## start Source material
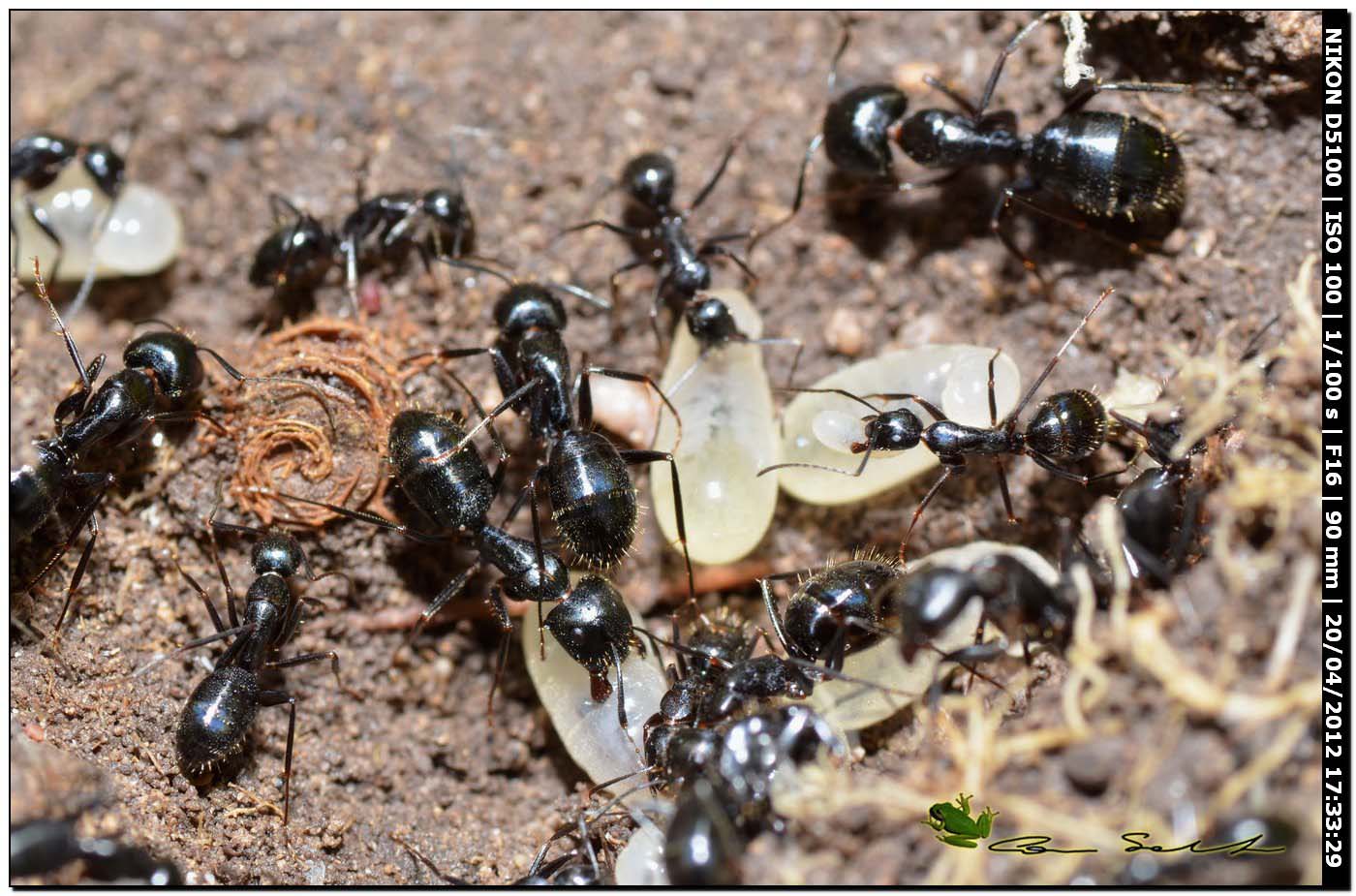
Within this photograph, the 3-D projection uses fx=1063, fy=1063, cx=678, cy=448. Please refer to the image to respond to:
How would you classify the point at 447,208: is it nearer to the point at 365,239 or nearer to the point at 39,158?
the point at 365,239

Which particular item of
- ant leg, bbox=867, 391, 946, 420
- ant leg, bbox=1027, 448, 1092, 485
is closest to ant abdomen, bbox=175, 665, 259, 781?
ant leg, bbox=867, 391, 946, 420

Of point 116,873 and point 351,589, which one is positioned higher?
point 351,589

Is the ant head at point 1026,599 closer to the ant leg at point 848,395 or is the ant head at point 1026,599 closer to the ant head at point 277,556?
the ant leg at point 848,395

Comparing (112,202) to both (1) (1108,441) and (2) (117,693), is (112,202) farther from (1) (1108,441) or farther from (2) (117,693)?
(1) (1108,441)

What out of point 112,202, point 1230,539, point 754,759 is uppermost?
point 112,202

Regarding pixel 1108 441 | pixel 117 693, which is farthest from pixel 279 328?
pixel 1108 441

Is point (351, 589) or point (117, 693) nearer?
point (117, 693)

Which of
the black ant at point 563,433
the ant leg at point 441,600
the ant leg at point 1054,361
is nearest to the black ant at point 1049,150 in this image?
the ant leg at point 1054,361

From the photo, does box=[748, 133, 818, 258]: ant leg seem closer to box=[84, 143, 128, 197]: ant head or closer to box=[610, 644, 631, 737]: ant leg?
box=[610, 644, 631, 737]: ant leg
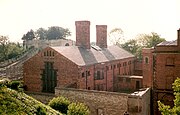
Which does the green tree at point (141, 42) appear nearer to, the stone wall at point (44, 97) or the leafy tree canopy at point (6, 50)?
## end Source material
## Aim of the task
Please retype all of the data above word for word, leaving out the pictures.

## In response
Within this photograph, the 3-D projection uses fx=1063, fy=1063, cx=678, cy=448. Please refer to the image to respond to:
How would you classify the point at 447,208: is it nearer to the point at 365,239 or nearer to the point at 39,158?
the point at 365,239

Which particular item of
- ant leg, bbox=867, 391, 946, 420
- ant leg, bbox=1027, 448, 1092, 485
is closest to ant abdomen, bbox=175, 665, 259, 781?
ant leg, bbox=867, 391, 946, 420

Of point 116,873 and point 351,589, which one is positioned higher?
point 351,589

Is the ant head at point 1026,599 closer to the ant leg at point 848,395 or is the ant head at point 1026,599 closer to the ant head at point 277,556?
the ant leg at point 848,395

Comparing (112,202) to both (1) (1108,441) and (2) (117,693), is (112,202) farther from (1) (1108,441) or farther from (2) (117,693)?
(1) (1108,441)

What out of point 112,202, point 1230,539, point 754,759 is uppermost?
point 112,202

Regarding pixel 1108 441 | pixel 117 693, which is farthest from pixel 279 328?
pixel 1108 441

Is point (351, 589) or point (117, 693) nearer?
point (117, 693)

Which of
the black ant at point 563,433
the ant leg at point 441,600
the ant leg at point 1054,361
is nearest to the black ant at point 1049,150 in this image?
the ant leg at point 1054,361

From the photo, does box=[748, 133, 818, 258]: ant leg seem closer to box=[84, 143, 128, 197]: ant head or closer to box=[610, 644, 631, 737]: ant leg?
box=[610, 644, 631, 737]: ant leg
Which does the green tree at point (141, 42) appear nearer to, the stone wall at point (44, 97) or the leafy tree canopy at point (6, 50)?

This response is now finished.